在大陸網路氾濫的聲音其中之一,就有歧視不生育。政府鼓勵大眾歧視不生育者,可不僅僅只有網路。報紙、廣播、電視、廣告...都在極權政府的掌控之中。由於其他事情,我已經對大陸媒體全部失去了信任,我早已養成不看大陸媒體的習慣,所以我無從舉例這些媒體。我舉個廣告的例子吧,是從牆外的媒體看到的http://cn.nytimes.com/china/20160203/c03chinamarry/zh-hant/
“逼”這個字,作為逼迫、強迫的意思時,並不是髒話,結合上下文並不容易被誤讀,有小學文化程度就能分辨是髒話還是強迫的意思。北京市工商局不批准原先的廣告詞,理由明顯站不住,顯然只是搪塞而已。真正目的,顯然是要求對方淡化廣告詞。

在大陸,不生育並不會被政府罰款,可是輿論的打壓,讓我對一句俗話有了共鳴:能用錢解決的都不是事兒。

曾經,我不想移民,我認為發達國家都高福利高稅收,對不生育的人不划算。不生育的人和生育的人一樣繳稅,生育的人通過福利領回許多。現在,我覺得曾經的念頭真是鼠目寸光。和尊嚴相比,繳稅高低只是小事罷了。

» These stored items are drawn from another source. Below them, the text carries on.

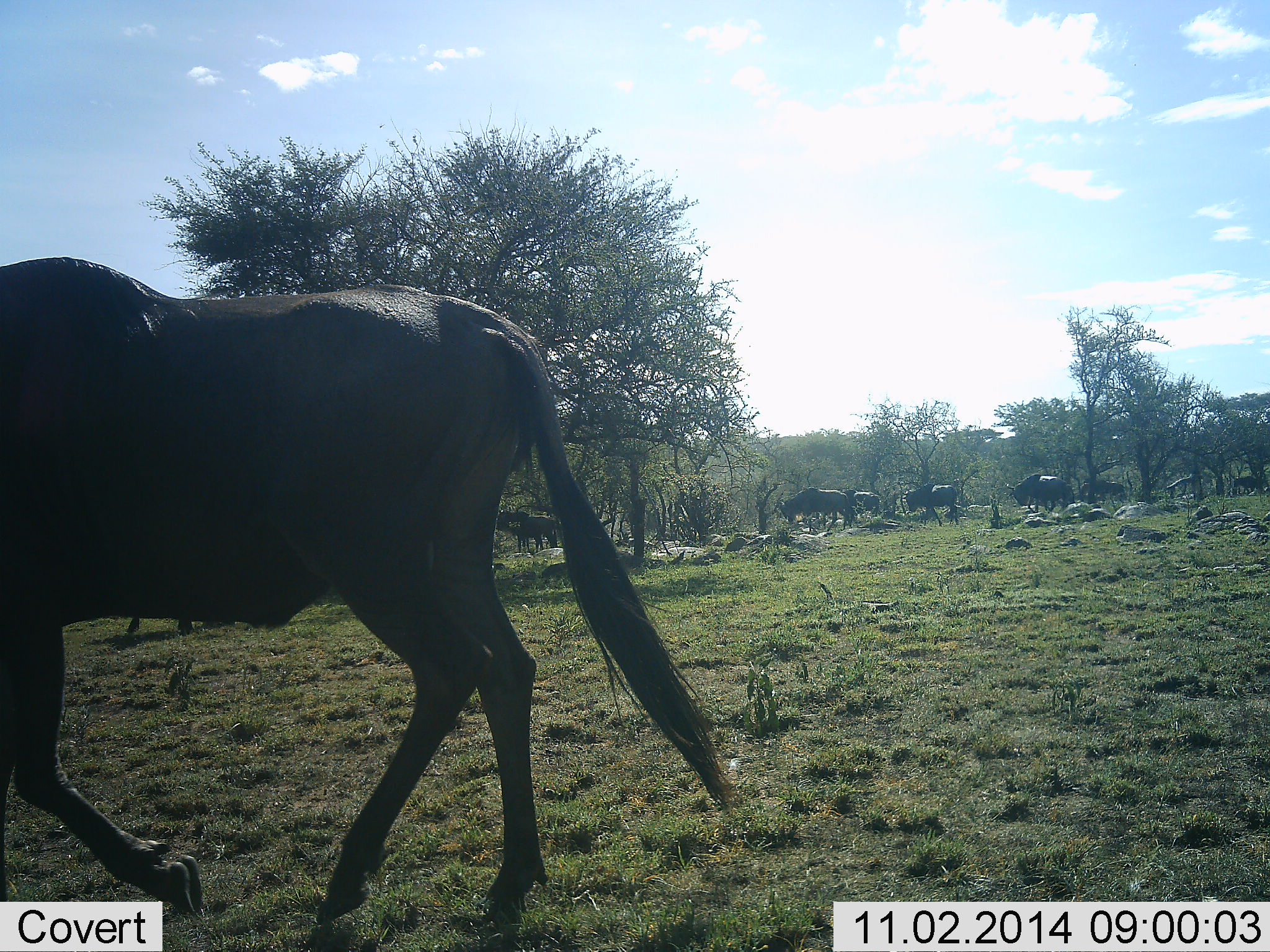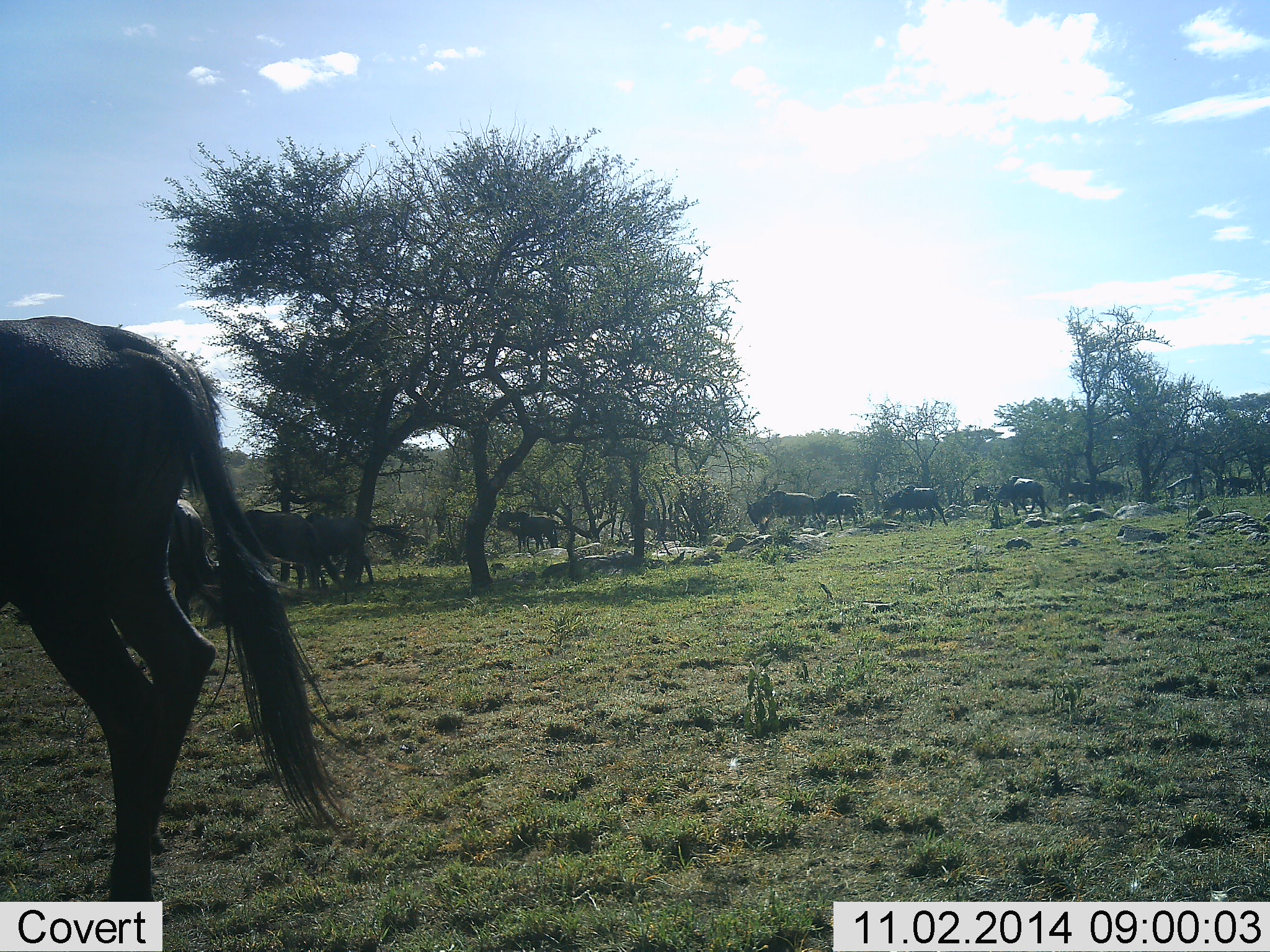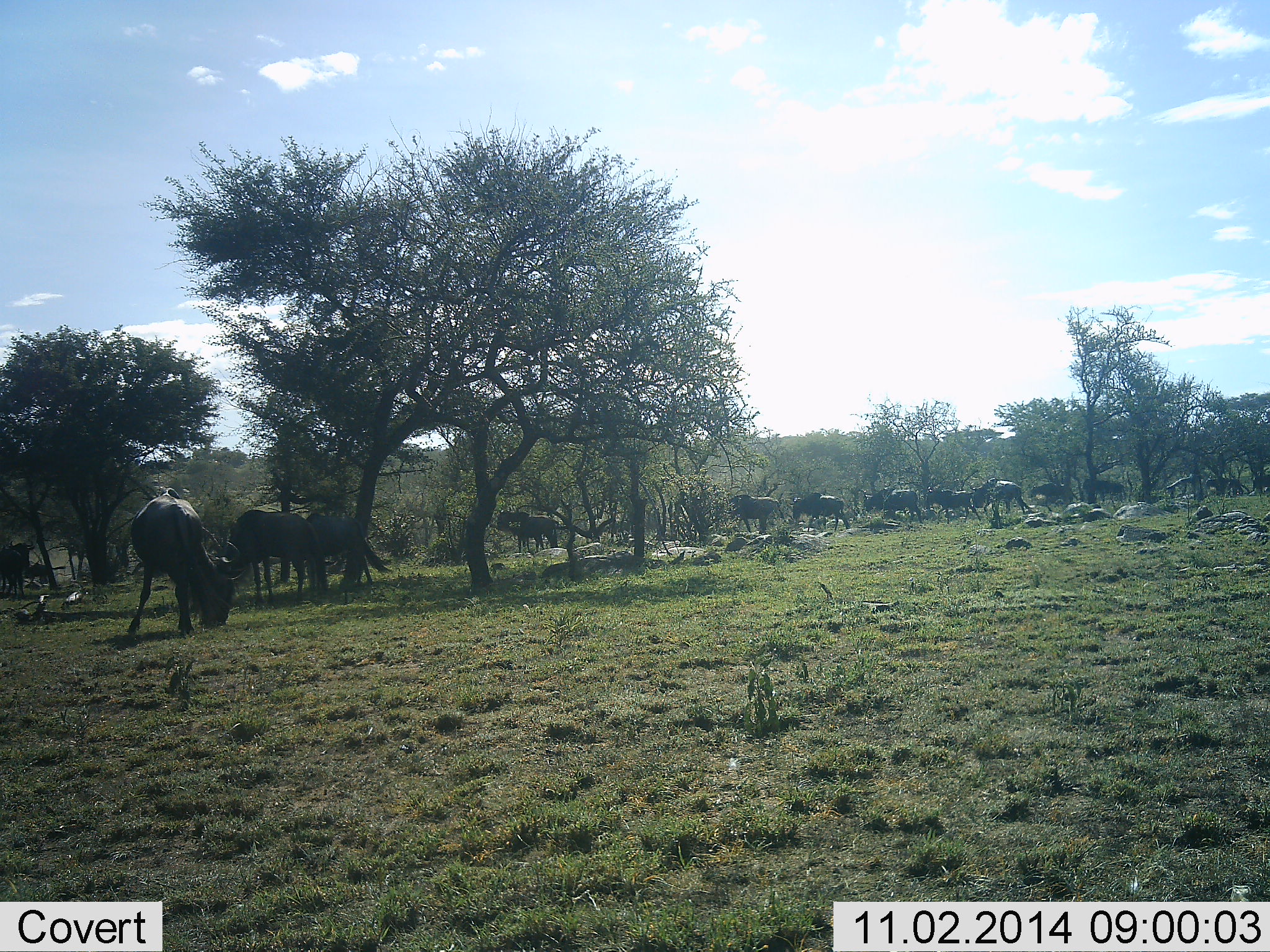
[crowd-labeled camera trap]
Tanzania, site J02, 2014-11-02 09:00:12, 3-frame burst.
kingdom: Animalia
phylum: Chordata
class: Mammalia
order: Artiodactyla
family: Bovidae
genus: Connochaetes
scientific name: Connochaetes taurinus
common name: blue wildebeest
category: wildebeest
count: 11-50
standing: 18%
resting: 0%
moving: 91%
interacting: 0%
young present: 0%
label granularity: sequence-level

現在,我意識到計劃生育政策是對人類的物化,政府對待國民,就像養殖戶對待家畜,家畜自身的喜好無足輕重,養殖戶只考慮養殖場的條件適合養殖多少只家畜。有的人喜歡多生養,有的人喜歡少生養,有的人喜歡不生養,這些個性化的喜好,不是養殖戶願意考慮的。輿論的導向讓我察覺出,我們在中共政府眼中,不是一個個不同的人,而是一只只同樣的家畜。每對家畜生一個小畜生,對養殖戶利益最大化時,家畜們就得乖乖的,生多了不行,不生同樣不行。現在讓某些家畜生倆小畜生,同樣道理,符合條件的家畜們還是要乖乖服從。

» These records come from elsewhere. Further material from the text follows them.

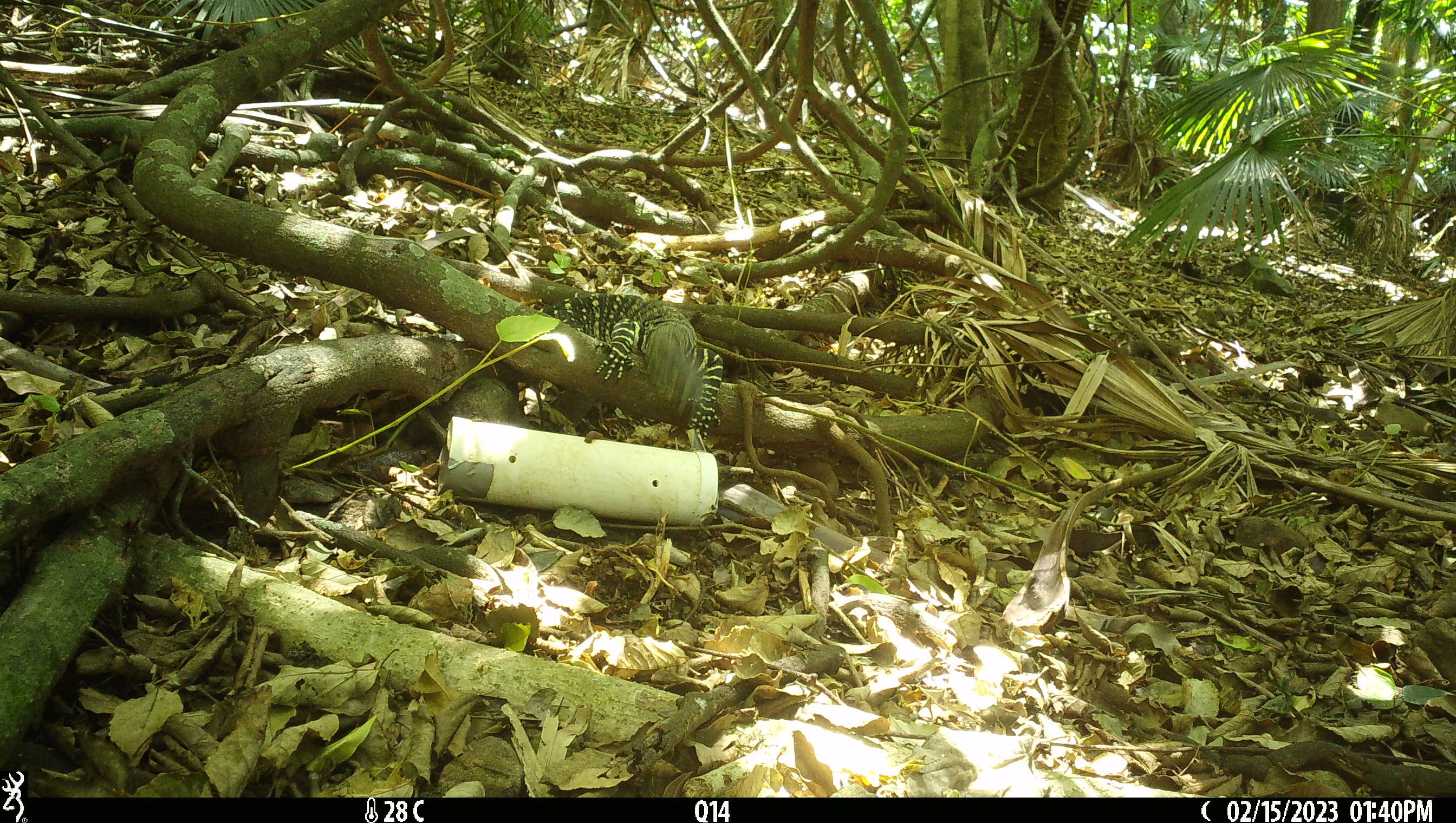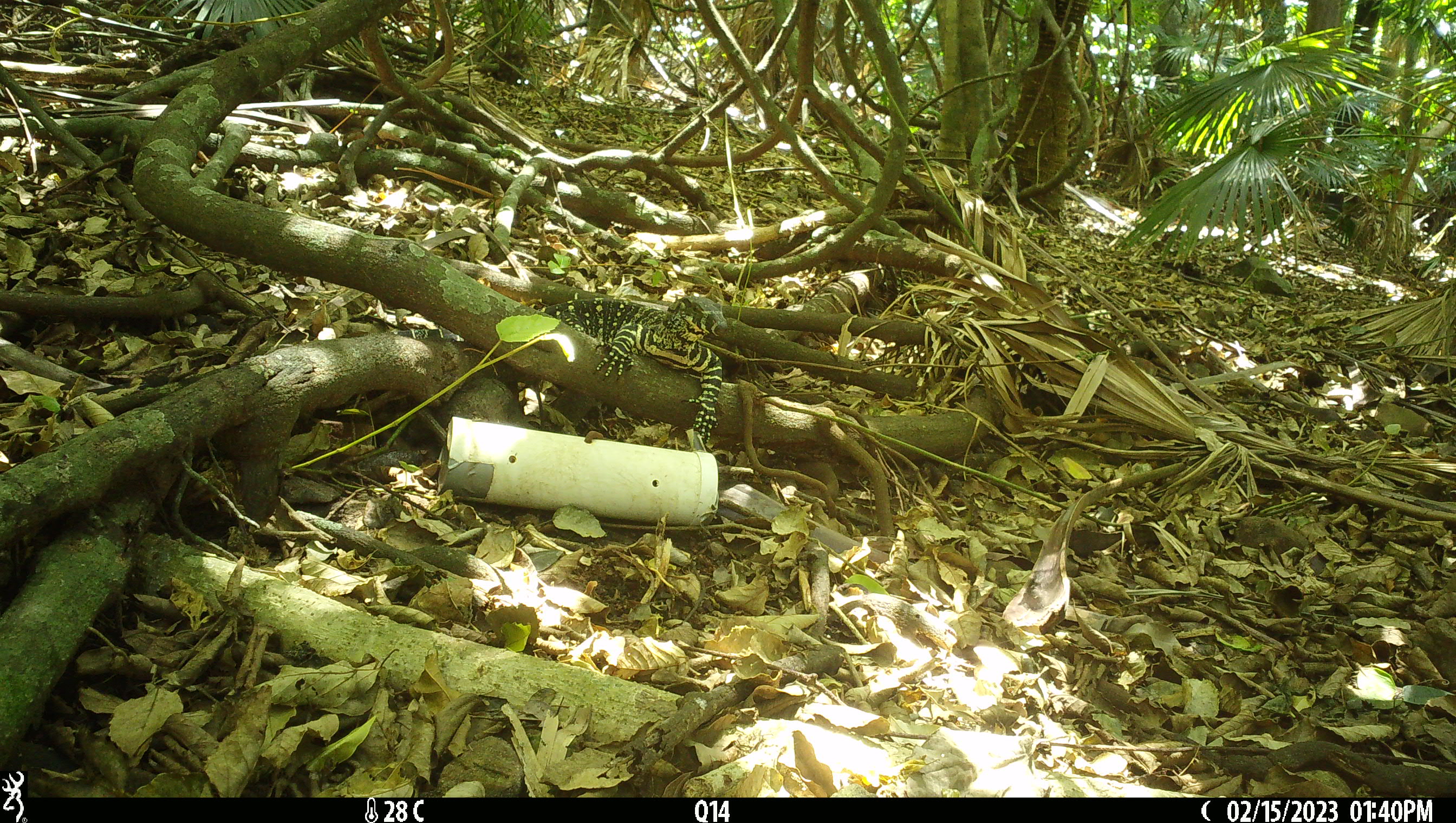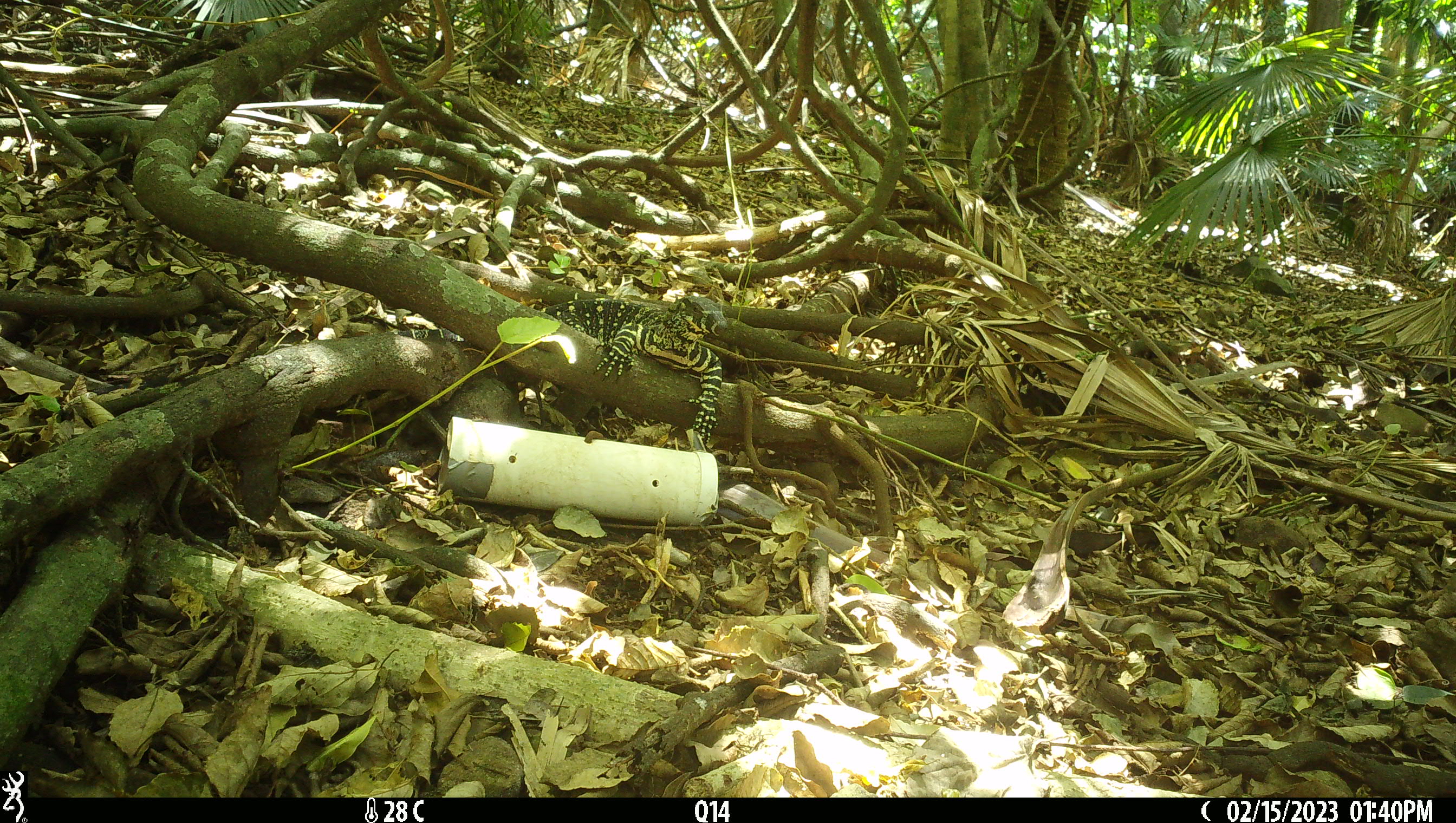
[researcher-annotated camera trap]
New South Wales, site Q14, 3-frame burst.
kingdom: Animalia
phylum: Chordata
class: Reptilia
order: Squamata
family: Varanidae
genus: Varanus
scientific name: Varanus varius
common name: lace monitor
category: goanna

民主國家的政府則是服務機構,從一些不符合“國家利益”的政策看出,政府視公民為顧客。顧客想要生多少孩子,當然由顧客自己決定,即使不符合“國家利益”。服務機構只是和顧客討價還價服務費罷了。即使這服務費,讓我這類顧客覺得性價比挺低的,但這是人類的做法,性質和被當作家畜對待完全不同。哪怕不划算,也得當人啊。